DENVER – Republican Rep. Don Coram of Montrose is at odds with members of his own party after co-sponsoring a measure that would fund long-acting contraceptives for low-income women.
The measure, House Bill 1194, was introduced on Friday, despite cries that the legislation funds devices that induce abortion.
The issue has become a battle of science, with doctors arguing that there is little evidence to indicate that intrauterine devices, IUDs, cause abortion.

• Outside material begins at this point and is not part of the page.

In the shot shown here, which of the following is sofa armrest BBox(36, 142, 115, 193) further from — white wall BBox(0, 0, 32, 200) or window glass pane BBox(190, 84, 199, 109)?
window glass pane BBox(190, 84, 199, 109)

Coram’s bipartisan legislation, which he is carrying with Rep. KC Becker, D-Boulder, would provide $5 million from the state general fund to continue a program that health officials say lowered the teen birth rate in Colorado by 40 percent.
The program was funded by an anonymous grant. But for the Colorado Family Planning Initiative to continue, state support is needed.
“If we can do this, make lives better for these young people, save the state of Colorado millions of dollars and prevent abortions, tell me what’s wrong with that?” Coram asked.
He said estimates indicate that a statewide program would save 4,300 abortions and tens-of-millions of public welfare dollars that are spent annually on teen and unwanted births.
Coram also spoke of the emotional and educational toll teen pregnancies can have, pointing out that by age 30, only 1.5 percent of teens who become pregnant obtain a school degree.
“If you are against abortions and you are a fiscal conservative, you better take a long hard look at this bill because that accomplishes both of those,” Coram said.
The San Juan Basin Health Department, which includes La Plata and Archuleta counties, provided 513 long-acting reversible contraceptives since 2009. Including the other eight counties that surround Durango, a total of 3,207 contraceptives have been provided.
Statewide, about 30,000 woman have received the contraceptives through the program since 2009.
But Sen. Kevin Lundberg, R-Berthoud, said IUDs at times cause abortion, suggesting that funding for the program is illegal in Colorado.
The long-acting reversible contraceptives prevent pregnancy by stopping egg fertilization. But in rare cases, the egg can become fertilized even with the device. It still, however, stops the fertilized egg from implanting in the uterus.
But Lundberg said the device was designed to be a mechanical impediment to implantation.
“Now, they’re trying to cook up this notion that that’s completely irrelevant, and I’m not denying that there could be some contraceptive capacity for the mechanism, but I’ve looked at enough of the scientific analysis on it to say I don’t see hard science, I see political science being applied,” Lundberg said.
“I’m glad that there’s finally some discussion over a very little-known aspect of devices that are used to prevent the birth of a live baby,” he said.
But a long line of doctors are lining up to challenge the perspective that IUDs cause abortion. Dr. Larry Wolk, executive director and chief medical officer for the Colorado Department of Public Health and Environment, pointed out that 99 percent of the time IUDs act as a hormonal barrier, making it unlikely that there would be implantation of a fertilized egg.
He said the program simply offers options that make sense for young women who may not reliably remember to take a pill form of contraception.
“This is really where the heart of the matter is when it comes to long-acting reversible contraception. It’s a safe and easy, convenient way to have reliable birth control, taking much of the human factor out,” Wolk said.
He added that unwanted and unintended pregnancies in teens often result in babies being born premature, as well as risks of neglect and abuse later in the child’s life.
“I am worried about people with political and personal views who are in elected positions masquerading those as medical or health views,” Wolk said.
Dr. Marje Cristol, a Durango family physician with 20 years experience working with adolescents, said the value of the program to young women is unprecedented.
“My role is to interact with patients on a personal level, so I know what a difference a choice like this makes to a young woman,” Cristol said. “The lives that it impacts in such a positive way makes me feel so strongly about it.”